*** Begin section ***

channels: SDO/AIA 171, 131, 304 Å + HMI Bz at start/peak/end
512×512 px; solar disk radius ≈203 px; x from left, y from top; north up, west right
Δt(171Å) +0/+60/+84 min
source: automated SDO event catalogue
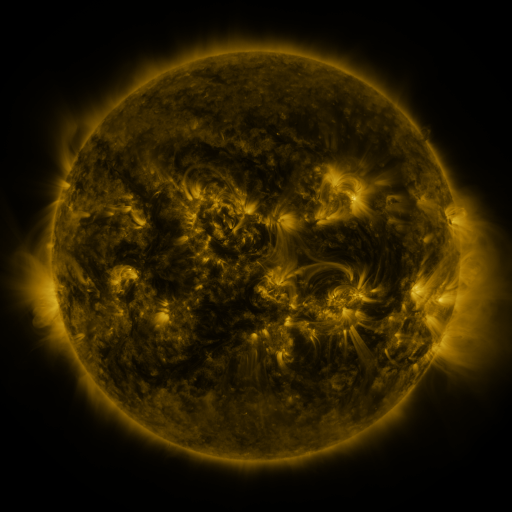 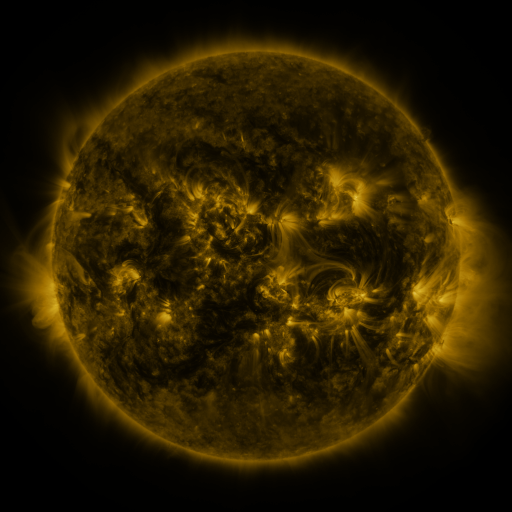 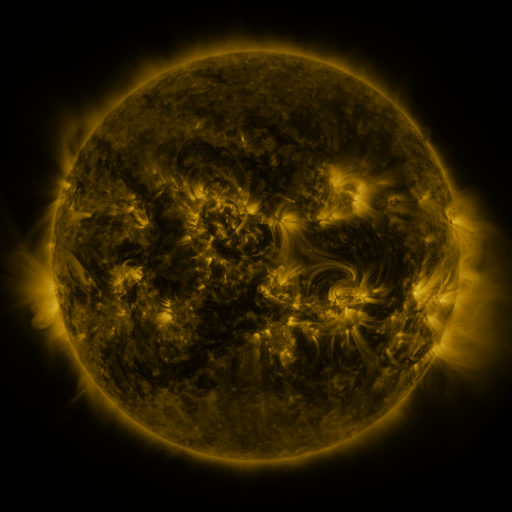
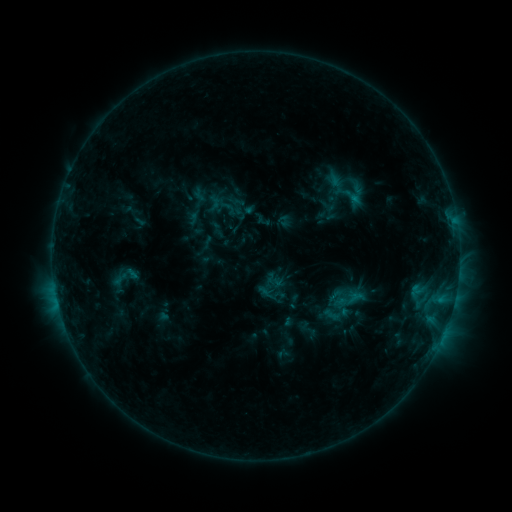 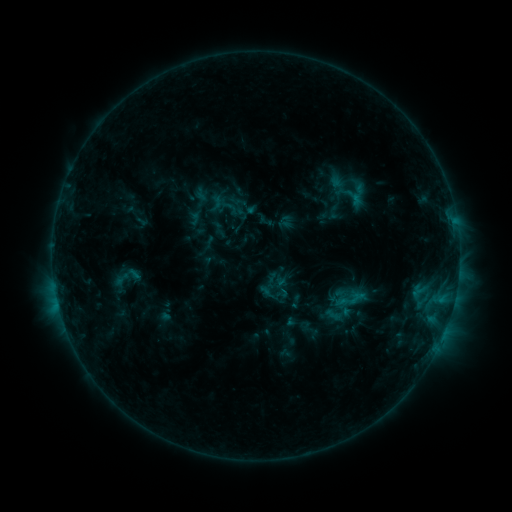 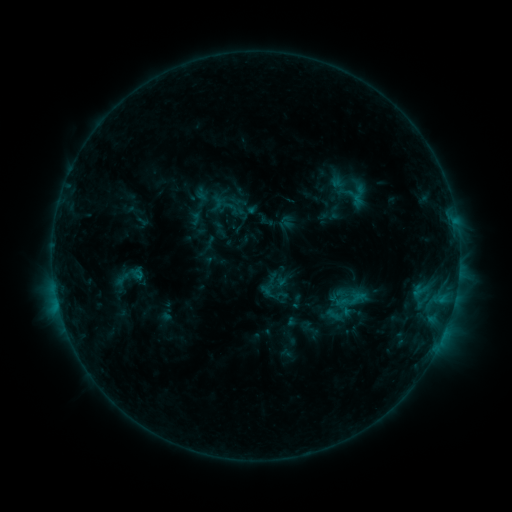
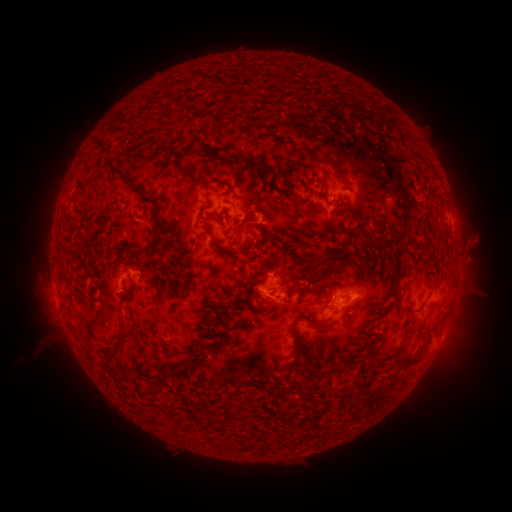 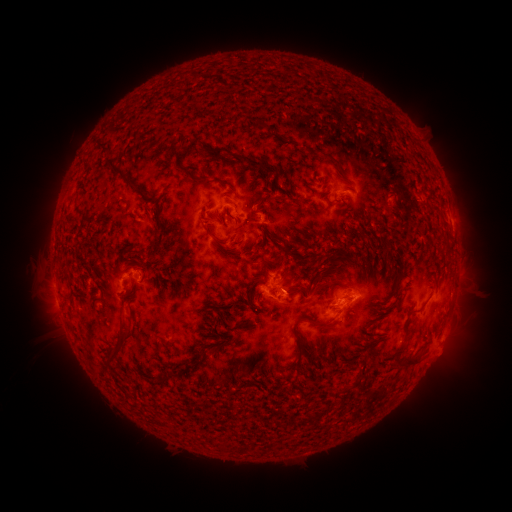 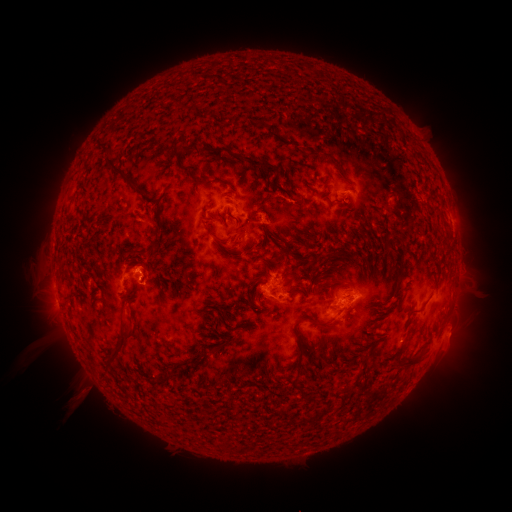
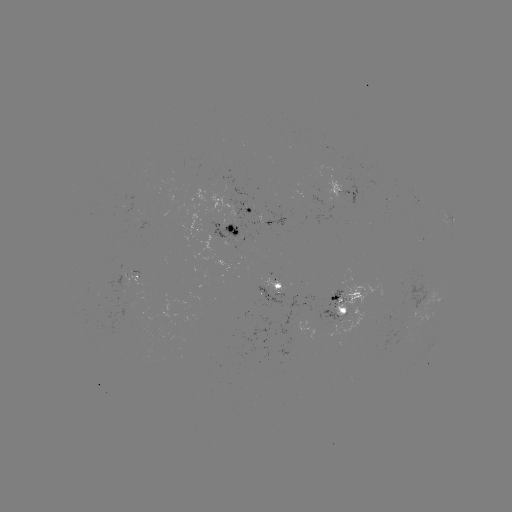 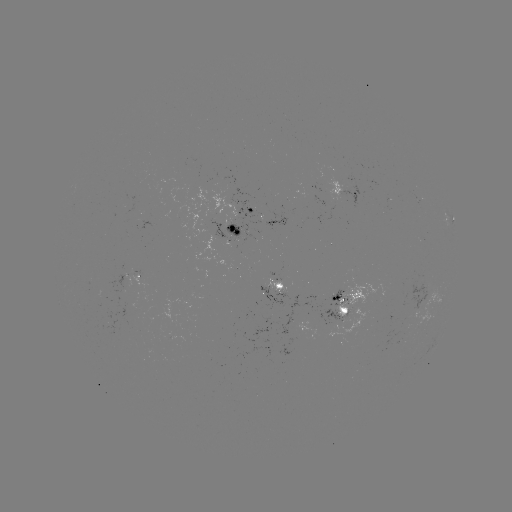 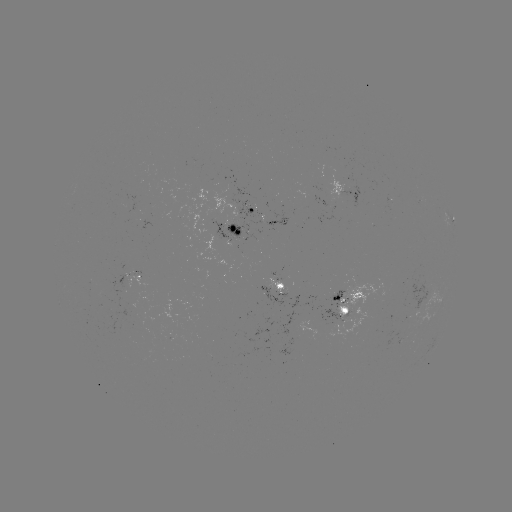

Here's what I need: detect emerging-flux region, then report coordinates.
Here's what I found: emerging-flux region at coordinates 335,197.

*** End section ***

[Instructions to follow]
This exercise asks for the data above to be given again exactly, without pictures.

[Answer to this problem]
channels: SDO/AIA 171, 131, 304 Å + HMI Bz at start/peak/end
512×512 px; solar disk radius ≈203 px; x from left, y from top; north up, west right
Δt(171Å) +0/+60/+84 min
source: automated SDO event catalogue

Here's what I need: detect emerging-flux region, then report coordinates.
Here's what I found: emerging-flux region at coordinates 335,197.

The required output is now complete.